Objetivo 1: Según el texto sobre la rapadura, ¿cuántos kilos de caña insume cada tachada para hacer 200 tabletas?
Objetivo 2: Transcribe del texto sobre la rapadura el tramo que va desde "Todo ese volumen" hasta "el azúcar mascabo.".

Texto proporcionado:
'''

Tiene 59 años. Su padre le transmitió la receta y el conocimiento cuando tenía 12. “A los 15 me hice maestro rapador”, dice. “Ella es toda natural y no tiene ningún conservante”, agrega, con esa manera de referirse al producto que demuestra el amor que siente por un trabajo que le permitió vivir y criar a sus hijos. “Antes íbamos a la escuela a la mañana y a la tarde trabajábamos ayudando a los viejos, sábado y domingo igual”, recuerda Rogelio. Detrás de él, su esposa revuelve con una espátula de madera en una olla de cobre la melaza que se convertirá en rapadura.
“Los hijos se han ido, no hay gente que quiera tomar sol y sudar en el monte”, cuenta sobre el problema que lo desvela. “Con nosotros se termina esta receta y la forma de trabajar tradicional”, sentencia Rogelio. “La industria”, como llama a su fábrica de rapadura, son dos galpones abiertos. Uno tiene el trapiche, donde la caña de azúcar es triturada; allí está Napoleón, su hermano. En el otro tiene dos ollas donde cocina el guarapo, el jugo de la caña que se evapora y se condensa hasta transformarse en una melaza. Su esposa, Mercedes Karaspuntey, revuelve, incansable, para que se cristalice.
El proceso de elaboración de la rapadura es primitivo y no ha cambiado. “En este lugar, hace 75 años que la hacemos de la misma manera”, detalla con orgullo Rogelio. Tienen una plantación de caña familiar en el cerro Santa Ana. La particularidad es que, al cosecharla, no la extraen por completo: le dejan unos diez centímetros enraizados en la tierra, a los quince días ya empieza a crecer y en un año ya está madura. Cada “tachada” (lote) para hacer 200 tabletas de rapadura insume 500 kilos de caña.
Todo ese volumen de cañas son trituradas en el trapiche y 200 litros de guarapo son depositados en las ollas donde comienza la cocción. “Se hace con caloría de leña, el gas no sirve, usamos leña del monte”, explica Rogelio. Y no cualquiera; la mejor es eucaliptus, que ellos mismos sembraron. “Cuidamos mucho el bosque, lloramos cuando sabemos que están desmontando. El pino no nos gusta”, confiesa Rogelio. Durante cuatro horas se cocina el guarapo y se va evaporando, reduciéndose. Tiene varios puntos la cocción; en uno de ellos se produce el azúcar mascabo.

'''

Información registrada:
'''

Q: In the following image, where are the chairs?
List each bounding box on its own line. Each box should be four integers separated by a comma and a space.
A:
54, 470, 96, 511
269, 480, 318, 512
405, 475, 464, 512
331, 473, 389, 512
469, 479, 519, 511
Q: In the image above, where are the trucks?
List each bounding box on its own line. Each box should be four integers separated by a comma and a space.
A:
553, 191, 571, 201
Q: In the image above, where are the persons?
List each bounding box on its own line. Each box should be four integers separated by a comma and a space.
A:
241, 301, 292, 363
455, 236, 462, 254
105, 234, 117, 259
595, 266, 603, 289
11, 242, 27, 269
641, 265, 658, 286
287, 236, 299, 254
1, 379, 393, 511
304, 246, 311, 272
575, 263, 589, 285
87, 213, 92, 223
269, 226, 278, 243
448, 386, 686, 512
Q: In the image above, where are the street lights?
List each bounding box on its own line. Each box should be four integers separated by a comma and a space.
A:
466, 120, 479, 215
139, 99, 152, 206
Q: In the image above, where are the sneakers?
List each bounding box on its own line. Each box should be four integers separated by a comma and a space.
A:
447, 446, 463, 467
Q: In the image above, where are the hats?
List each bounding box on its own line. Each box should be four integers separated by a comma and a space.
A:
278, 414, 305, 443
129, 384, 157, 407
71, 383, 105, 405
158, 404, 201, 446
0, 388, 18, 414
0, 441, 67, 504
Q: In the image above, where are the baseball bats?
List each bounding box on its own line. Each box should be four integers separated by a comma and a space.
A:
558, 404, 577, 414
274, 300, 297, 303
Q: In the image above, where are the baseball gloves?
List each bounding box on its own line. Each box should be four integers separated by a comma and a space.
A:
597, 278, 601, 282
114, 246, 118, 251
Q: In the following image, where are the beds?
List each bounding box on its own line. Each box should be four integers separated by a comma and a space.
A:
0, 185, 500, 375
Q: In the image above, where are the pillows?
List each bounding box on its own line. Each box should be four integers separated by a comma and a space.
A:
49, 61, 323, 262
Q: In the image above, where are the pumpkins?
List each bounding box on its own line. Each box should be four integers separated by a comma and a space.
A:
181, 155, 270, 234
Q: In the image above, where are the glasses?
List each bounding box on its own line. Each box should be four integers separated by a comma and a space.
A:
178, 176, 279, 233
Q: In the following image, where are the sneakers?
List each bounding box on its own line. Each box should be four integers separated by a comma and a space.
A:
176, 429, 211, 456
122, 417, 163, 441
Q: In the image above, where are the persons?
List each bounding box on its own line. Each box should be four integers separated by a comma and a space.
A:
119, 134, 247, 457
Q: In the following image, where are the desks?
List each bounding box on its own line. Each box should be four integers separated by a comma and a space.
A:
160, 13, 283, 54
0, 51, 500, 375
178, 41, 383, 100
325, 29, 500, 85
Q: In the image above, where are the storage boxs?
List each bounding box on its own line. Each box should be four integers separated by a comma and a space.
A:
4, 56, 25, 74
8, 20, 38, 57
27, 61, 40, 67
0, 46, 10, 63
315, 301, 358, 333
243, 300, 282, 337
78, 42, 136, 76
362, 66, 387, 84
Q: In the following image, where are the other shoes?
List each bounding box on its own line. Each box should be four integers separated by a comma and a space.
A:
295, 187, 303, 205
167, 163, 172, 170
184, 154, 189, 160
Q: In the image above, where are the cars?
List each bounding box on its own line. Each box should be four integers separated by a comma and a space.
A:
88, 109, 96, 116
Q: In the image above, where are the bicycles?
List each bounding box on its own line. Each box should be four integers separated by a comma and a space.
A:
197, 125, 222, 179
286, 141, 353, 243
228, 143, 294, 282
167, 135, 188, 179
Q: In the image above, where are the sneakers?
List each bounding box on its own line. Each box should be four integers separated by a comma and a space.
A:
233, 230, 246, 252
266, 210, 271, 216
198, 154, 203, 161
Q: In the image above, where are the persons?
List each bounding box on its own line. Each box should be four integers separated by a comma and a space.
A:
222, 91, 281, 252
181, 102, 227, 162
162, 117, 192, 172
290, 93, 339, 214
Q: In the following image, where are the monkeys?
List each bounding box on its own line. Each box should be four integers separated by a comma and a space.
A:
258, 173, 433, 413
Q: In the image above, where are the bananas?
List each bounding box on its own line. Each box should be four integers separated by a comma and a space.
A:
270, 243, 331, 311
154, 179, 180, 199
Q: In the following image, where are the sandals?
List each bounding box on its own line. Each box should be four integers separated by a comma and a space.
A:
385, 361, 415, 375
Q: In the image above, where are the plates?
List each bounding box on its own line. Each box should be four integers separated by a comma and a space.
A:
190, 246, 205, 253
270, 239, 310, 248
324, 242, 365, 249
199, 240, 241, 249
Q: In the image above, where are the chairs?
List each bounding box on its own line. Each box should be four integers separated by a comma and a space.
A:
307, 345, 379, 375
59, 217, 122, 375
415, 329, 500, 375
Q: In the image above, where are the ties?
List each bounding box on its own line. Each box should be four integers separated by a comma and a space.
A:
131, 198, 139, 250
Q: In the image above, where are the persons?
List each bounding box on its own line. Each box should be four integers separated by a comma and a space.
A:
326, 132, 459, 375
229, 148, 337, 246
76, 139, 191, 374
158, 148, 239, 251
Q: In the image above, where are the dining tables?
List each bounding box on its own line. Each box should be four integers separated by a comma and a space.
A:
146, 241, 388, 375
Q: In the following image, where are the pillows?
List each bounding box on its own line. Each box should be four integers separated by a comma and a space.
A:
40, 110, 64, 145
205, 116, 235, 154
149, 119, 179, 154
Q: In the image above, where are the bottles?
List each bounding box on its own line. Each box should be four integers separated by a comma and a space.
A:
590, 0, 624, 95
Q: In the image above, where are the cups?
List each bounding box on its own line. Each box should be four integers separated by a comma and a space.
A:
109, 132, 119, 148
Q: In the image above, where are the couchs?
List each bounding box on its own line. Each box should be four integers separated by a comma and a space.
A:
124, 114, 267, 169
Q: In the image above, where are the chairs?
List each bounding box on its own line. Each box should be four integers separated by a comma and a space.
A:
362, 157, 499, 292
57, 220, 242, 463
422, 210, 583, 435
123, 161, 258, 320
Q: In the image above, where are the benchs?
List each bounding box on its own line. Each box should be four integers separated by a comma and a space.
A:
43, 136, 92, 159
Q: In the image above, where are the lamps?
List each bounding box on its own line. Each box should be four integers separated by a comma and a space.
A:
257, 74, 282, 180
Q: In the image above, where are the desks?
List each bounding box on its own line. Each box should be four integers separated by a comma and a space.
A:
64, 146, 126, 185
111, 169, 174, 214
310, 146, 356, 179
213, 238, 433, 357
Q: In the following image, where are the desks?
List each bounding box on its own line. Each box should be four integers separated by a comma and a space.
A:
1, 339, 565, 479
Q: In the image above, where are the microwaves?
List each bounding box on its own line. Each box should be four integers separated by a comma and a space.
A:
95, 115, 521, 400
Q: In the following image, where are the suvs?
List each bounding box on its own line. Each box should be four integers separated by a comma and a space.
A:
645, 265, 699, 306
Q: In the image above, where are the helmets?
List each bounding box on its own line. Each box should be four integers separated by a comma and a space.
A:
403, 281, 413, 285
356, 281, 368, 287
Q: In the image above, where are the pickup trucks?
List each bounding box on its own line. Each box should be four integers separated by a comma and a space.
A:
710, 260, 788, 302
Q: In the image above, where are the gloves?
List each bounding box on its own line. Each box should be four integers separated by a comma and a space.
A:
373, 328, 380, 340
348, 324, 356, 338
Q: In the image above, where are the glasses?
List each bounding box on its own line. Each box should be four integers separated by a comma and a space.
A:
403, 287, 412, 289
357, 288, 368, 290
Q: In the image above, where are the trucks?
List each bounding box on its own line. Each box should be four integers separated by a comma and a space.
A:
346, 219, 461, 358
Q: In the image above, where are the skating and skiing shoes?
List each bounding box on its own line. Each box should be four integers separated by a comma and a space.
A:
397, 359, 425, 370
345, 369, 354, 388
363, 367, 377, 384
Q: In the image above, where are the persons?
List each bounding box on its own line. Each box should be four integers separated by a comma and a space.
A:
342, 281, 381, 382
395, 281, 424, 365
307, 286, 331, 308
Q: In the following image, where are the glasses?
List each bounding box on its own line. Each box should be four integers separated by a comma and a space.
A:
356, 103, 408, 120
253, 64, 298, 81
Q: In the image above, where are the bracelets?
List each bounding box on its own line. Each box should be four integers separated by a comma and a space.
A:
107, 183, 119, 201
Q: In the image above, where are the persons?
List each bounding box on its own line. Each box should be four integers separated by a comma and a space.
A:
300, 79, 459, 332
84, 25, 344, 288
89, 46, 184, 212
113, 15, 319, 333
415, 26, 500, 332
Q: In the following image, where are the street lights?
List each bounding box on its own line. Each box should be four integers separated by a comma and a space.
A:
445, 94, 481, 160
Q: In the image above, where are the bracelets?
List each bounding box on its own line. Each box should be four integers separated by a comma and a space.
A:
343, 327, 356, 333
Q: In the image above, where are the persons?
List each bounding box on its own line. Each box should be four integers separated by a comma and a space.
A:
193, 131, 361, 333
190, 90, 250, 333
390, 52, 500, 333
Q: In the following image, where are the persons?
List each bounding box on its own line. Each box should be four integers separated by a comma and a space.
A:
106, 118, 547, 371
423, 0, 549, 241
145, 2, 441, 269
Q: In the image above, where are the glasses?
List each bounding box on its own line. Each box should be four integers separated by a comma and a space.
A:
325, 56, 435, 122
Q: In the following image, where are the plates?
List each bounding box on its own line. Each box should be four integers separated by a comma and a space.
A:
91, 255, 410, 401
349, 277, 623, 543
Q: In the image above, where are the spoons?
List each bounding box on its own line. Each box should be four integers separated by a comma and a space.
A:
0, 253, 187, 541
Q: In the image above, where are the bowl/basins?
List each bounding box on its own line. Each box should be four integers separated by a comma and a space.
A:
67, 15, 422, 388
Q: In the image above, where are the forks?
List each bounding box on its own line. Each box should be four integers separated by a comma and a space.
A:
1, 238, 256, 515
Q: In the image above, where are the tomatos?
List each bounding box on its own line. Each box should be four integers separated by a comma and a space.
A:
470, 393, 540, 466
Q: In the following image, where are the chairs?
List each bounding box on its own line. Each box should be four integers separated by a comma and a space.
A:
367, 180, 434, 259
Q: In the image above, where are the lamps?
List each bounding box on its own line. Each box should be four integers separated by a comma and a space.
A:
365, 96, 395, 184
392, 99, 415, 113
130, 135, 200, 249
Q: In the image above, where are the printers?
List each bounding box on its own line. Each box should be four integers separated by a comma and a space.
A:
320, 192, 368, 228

'''

Resultado de la tarea 1: Cada tachada insume 500 kilos de caña.

Resultado de la tarea 2:
Todo ese volumen de cañas son trituradas en el trapiche y 200 litros de guarapo son depositados en las ollas donde comienza la cocción. “Se hace con caloría de leña, el gas no sirve, usamos leña del monte”, explica Rogelio. Y no cualquiera; la mejor es eucaliptus, que ellos mismos sembraron. “Cuidamos mucho el bosque, lloramos cuando sabemos que están desmontando. El pino no nos gusta”, confiesa Rogelio. Durante cuatro horas se cocina el guarapo y se va evaporando, reduciéndose. Tiene varios puntos la cocción; en uno de ellos se produce el azúcar mascabo.